* [TASK TO CARRY OUT]:
List every line in the entries below that contains the string "right".

=== DATA TO USE ===

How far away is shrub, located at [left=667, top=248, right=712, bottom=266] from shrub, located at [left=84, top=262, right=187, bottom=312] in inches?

===
=== DATA TO USE ===

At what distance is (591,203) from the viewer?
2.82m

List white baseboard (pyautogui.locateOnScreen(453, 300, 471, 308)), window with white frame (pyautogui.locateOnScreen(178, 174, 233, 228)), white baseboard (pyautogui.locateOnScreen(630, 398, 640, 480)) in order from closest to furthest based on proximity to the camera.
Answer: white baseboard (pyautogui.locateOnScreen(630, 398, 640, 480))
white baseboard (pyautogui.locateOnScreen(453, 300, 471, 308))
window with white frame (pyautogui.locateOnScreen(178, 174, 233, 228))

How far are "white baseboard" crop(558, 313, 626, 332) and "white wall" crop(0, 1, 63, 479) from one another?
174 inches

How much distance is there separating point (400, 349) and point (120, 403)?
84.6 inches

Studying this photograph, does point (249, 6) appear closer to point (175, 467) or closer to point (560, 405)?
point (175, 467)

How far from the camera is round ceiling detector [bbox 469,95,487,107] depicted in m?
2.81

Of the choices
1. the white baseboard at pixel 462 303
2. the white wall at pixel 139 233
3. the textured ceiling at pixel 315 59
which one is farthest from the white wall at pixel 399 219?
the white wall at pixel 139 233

===
=== DATA TO USE ===

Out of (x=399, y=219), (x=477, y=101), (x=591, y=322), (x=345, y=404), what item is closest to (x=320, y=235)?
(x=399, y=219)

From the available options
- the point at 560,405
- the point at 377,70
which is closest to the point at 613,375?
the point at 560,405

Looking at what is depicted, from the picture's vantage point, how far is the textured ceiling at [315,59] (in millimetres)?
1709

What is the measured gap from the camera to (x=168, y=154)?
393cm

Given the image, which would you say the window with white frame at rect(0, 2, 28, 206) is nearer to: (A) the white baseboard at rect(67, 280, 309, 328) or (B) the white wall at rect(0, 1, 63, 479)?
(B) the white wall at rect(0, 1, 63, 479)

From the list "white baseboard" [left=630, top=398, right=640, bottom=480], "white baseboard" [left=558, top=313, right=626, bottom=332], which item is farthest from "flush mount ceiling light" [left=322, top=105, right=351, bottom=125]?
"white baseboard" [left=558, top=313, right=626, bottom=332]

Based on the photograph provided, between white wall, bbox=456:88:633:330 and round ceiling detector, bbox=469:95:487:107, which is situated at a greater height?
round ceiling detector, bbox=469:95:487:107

===

* [ANSWER TO THE PROBLEM]:
How far away is shrub, located at [left=667, top=248, right=712, bottom=266] from shrub, located at [left=84, top=262, right=187, bottom=312] in inches?
From the list "white baseboard" [left=630, top=398, right=640, bottom=480], "white baseboard" [left=558, top=313, right=626, bottom=332], which item is farthest from "flush mount ceiling light" [left=322, top=105, right=351, bottom=125]?
"white baseboard" [left=558, top=313, right=626, bottom=332]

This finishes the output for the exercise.